Комната в Зимнем дворце.
«Не думал, когда писал эти строки, что буду читать их в Зимнем дворце.»
Это говорит большой, весь белый, старик, с длинной бородой.
Стихи, которые он читает мне, звенят и режут. Они полны стальных отблесков, мускулисты, свежи, задорны и крылаты.
Эти стихи — искусная, любовная, порой одухотворенная переделка афоризмов Фридриха Ницше.
Ницше борец против жалости, апостол смелости, всеобщей переоценки, стремительного порыва вверх к лучшему.
Ницше также империалист, аристократ, ненавистник «тарантулов», плебеев.
Однако, старый поэт, сидящий против меня, подошел к нему умело: он взял у немецкого мудреца всё юное, воинственное, орлиное разрушительное и творческое, минуя то специальное злоупотребление, которое Ницше, невольно поддаваясь гипнозу наступающей власти империализма, делал из своего арсенала страстей героизма.
Что тут удивительного? Есть две силы — подлинная, решительная, сознательная и беспощадная: империалистическая крупная буржуазия и социалистический революционный пролетариат; та и другая идут не робея к определённой цели — диктатуре, пересозданию всего мира, согласно каждая своему принципу.

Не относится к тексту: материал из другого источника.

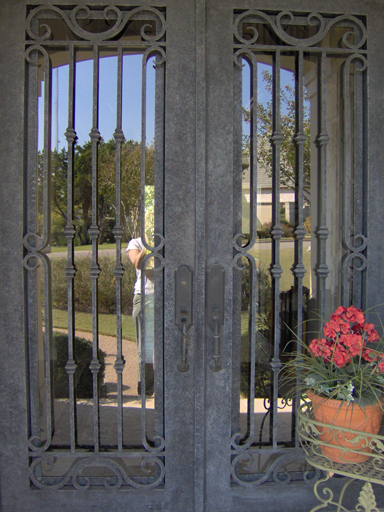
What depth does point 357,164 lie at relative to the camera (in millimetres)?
2084

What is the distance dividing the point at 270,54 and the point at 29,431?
2.23 meters

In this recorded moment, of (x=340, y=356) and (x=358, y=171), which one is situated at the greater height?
(x=358, y=171)

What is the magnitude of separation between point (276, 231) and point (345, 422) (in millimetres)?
900

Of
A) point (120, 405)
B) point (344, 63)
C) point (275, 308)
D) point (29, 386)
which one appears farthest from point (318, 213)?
point (29, 386)

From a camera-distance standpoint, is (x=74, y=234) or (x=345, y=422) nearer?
(x=345, y=422)

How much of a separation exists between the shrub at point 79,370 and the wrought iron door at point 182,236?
0.03 ft

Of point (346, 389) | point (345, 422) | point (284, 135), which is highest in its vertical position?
point (284, 135)

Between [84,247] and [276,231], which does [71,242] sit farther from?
[276,231]

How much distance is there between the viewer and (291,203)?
208 centimetres

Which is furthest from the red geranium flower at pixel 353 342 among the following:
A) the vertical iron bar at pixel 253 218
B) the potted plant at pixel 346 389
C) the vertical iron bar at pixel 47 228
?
the vertical iron bar at pixel 47 228

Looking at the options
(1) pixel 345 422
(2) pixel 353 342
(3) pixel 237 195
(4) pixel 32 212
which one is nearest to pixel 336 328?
(2) pixel 353 342

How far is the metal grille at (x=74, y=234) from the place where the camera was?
79.4 inches

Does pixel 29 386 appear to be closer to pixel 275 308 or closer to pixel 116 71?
pixel 275 308

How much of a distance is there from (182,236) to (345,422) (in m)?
1.08
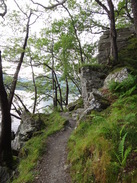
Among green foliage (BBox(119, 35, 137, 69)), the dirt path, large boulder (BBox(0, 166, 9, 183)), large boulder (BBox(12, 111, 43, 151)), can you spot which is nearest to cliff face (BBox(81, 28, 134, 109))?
green foliage (BBox(119, 35, 137, 69))

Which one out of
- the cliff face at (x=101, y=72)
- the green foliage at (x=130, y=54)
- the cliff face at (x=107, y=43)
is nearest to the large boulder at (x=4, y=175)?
Answer: the cliff face at (x=101, y=72)

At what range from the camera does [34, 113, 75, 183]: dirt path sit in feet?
13.1

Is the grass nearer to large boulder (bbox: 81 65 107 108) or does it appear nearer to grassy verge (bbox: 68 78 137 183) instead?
grassy verge (bbox: 68 78 137 183)

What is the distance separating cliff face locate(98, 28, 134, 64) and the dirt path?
24.8 ft

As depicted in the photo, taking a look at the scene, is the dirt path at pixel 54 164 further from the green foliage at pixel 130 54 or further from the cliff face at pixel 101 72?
the green foliage at pixel 130 54

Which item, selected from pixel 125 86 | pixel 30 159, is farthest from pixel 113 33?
pixel 30 159

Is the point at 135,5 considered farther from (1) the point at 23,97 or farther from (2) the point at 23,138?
(1) the point at 23,97

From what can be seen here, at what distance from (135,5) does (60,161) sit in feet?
22.3

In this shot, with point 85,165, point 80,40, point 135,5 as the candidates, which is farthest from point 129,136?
point 80,40

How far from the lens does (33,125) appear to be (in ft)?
28.5

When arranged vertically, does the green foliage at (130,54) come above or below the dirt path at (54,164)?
above

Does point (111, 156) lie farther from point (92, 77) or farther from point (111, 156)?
point (92, 77)

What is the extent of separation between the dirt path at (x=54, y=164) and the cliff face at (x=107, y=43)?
7.56m

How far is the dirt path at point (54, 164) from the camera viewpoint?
401 cm
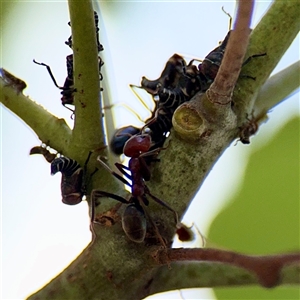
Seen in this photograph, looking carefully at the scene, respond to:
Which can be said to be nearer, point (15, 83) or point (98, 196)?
point (98, 196)

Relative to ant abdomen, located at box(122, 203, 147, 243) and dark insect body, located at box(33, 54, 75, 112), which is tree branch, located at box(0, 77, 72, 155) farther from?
ant abdomen, located at box(122, 203, 147, 243)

Ницше пел хвалу грозной и бурной творческой силе. поэтому из него легко сделать оружие пролетариата. Под его звучные, гордые марши можно побеждать. Почему начавшему побеждать пролетариату не конфисковать в свою пользу эту боевую музыку?
Старик говорит мне:
«Ницше думал, что человек — существо переходное от животного к лучшему и высшему типу, что человек превращается в сверхчеловека. Основные черты этого сверхчеловека — огромная сила воли, прямота, душевная ясность, коренная весёлость, отсутствие сентиментальности, широкие цели и мужественность в отношении к себе, другим и миру. Сверхчеловек — великий великолепный воин, отважный разрушитель, дерзкий строитель, революционер до кончиков ногтей. Самый близкий к сверхчеловеку тип создаётся в России, это – большевик. У новгородцев в их вольной республике крайние левые тоже назывались большевиками. Каково бы ни было историческое происхождение этого слова, но в нём есть ширь, гордость и рядом с ним слово «меньшевик» дает представление чего–то сморщенного, приникшего, мизерного.»
Он задумался на минуту. Вдохнул, продолжает:
«Я стар и скоро умру. Но глаза мои видели зарю нового мира. Как бы ни прожил я мою жизнь, знаю одно: я умру счастливым видя победу настоящей свободы. Я хотел бы в последние годы всеми силами служить восставшему народу в его решающий борьбе.»
Я жму руку старцу.
Это известный писатель — Иероним Ясинский.
Может быть раздадутся протесты? На лицах появится гримасы? Тогда–то он писал то–то... Тогда–то он писал там–то.
Пустое. У него были ошибки, он бывал в чужой лагерях и всё–таки честь ему, старому литератору, который как древний Симеон берёт на руки новорождённую свободу и поёт ей песни, глотая искренние слёзы и повторяя великое «Ныне отпущаеши».
А вы, безукоризненные, вы народники, вы марксисты, стыдно вам, отвернувшимся от народа в этот тяжкий час риска и неоконченной победы.
Революционный Кронштадт призвал старика Ясинского к себе, и в ту минуту, когда я пишу эти строки, слушает песни его старости, помолодевший и омытой под влиянием бури великой пролетарской весны.
Согласно притчи евангельской многие званные не пришли на пир пролетариата, он пошел по дорогам и скликает прохожих, прохожие приходят и приветствуют его в дни его исторических именин.
Истинно говаорю вам: придут к нему иные отвергнутые, которые с ним соберут себя и станут драгоценными помошниками обездоленного класса, предательски покинутого своими офицерами в час решительного боя.
Иероним Иеронимович, привет вам в наших рядах.